--- Pasaje ---
________
La perversión de la fe

Hace unos días, el Patriarca Kirill, otro más de los Vladimires que han “bendecido” a Rusia, desde el Ulianov hasta el Zar actual, ha expresado de manera inequívoca, como corresponde a aquellos elegidos para gozar del link directo con la divinidad con cuyo call-center haya contratado su plan, su bendición, con carácter de indulgencia plenaria, a todos aquellos que, empuñando las armas y poniendo el pecho a las balas, luchen por la Santa Rusia, en su Cruzada contra los demonios occidentales de la democracia y de la libertad, tan odiosas a su jerarquizada formación ortodoxa, que ha llevado a sus lógicas consecuencias el evangélico mensaje de “mi reino no es de éste mundo”.
________
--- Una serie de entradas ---

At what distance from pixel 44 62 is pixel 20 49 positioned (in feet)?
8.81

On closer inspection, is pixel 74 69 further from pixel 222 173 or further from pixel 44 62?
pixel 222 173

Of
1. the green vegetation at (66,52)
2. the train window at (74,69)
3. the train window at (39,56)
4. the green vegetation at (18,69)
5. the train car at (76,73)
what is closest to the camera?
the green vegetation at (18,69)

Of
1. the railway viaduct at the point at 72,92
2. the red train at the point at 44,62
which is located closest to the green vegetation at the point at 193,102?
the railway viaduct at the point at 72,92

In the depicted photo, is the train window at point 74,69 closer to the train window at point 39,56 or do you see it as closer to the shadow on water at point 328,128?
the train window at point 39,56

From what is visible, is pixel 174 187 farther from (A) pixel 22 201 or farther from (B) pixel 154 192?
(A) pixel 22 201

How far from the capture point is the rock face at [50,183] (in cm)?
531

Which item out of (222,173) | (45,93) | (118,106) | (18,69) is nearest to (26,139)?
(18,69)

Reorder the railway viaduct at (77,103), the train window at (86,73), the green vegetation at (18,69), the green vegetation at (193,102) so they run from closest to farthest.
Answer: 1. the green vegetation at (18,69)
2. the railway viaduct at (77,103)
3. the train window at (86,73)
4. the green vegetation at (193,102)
________
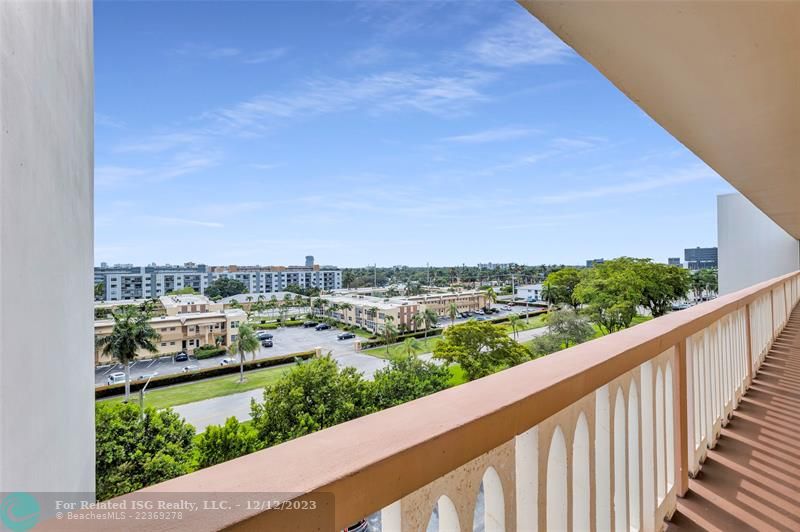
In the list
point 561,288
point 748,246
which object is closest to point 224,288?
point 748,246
________
--- Instrucción 1 ---
¿Puedes reescribir las entradas desde la línea que contiene "Reorder the railway" hasta la que contiene "4. the green vegetation at (193,102)", ambas incluidas, cambiando "closest" por "nearest" y dejando todo lo demás igual?
--- Instrucción 2 ---
¿Cómo seguirías el texto sobre la perversión de la fe a partir del punto en que termina?

--- Respuesta escrita 1 ---
Reorder the railway viaduct at (77,103), the train window at (86,73), the green vegetation at (18,69), the green vegetation at (193,102) so they run from nearest to farthest.
Answer: 1. the green vegetation at (18,69)
2. the railway viaduct at (77,103)
3. the train window at (86,73)
4. the green vegetation at (193,102)

--- Respuesta escrita 2 ---
Al no serlo, la aceptación de la condición que a cada uno le haya caído en suerte en éste, se vuelve un acto de sumisión a la voluntad divina, que puede incluso abrirle las puertas del cielo. El Patriarca, como hicieran en su momento sus colegas iraníes allende la frontera, Ayatollas o Imanes shiitas, ha proclamado, como una amnistía tributaria, el perdón de todos los pecados, pasados y futuros, que los nuevos guerreros sagrados rusos puedan cometer para vencer a los herejes y enemigos de la cristiandad ortodoxa, y más específicamente, de la versión de ésta que el representa, es decir, la Iglesia Ortodoxa Rusa franquicia moscovita, ya que no es de la misma opinión el Patriarca de la Iglesia Ortodoxa franquicia Kiev, o la de la casa matriz, la de Constantinopla.

Con esta amnistía, queda sin piso la infeliz Comisión de Derechos Humanos de la ONU, empeñada en encontrar crímenes de guerra y contra la humanidad en los santos soldados rusos que pasaron por Ucrania asesinando a civiles y violando niñas y mujeres. Esos actos han sido seguramente inspirados por dios, para que el fervor de sus defensores y el terror de sus enemigos no flaquee, al saber que toda culpa ha sido ya absuelta por Kirill.

Huríes en este mundo.

Como en su franquicia, a diferencia de las musulmanas, el no puede ofrecer las huríes del paraíso que los clérigos islámicos, shiitas o sunitas generosamente ofertan, aunque sea reencauchadas, a aquellos mártires que dan su vida por sus respectivas franquicias, en la guerra santa que les toque en suerte morir, el Patriarca Kirill santifica la violación en tiempo real, aquí y ahora.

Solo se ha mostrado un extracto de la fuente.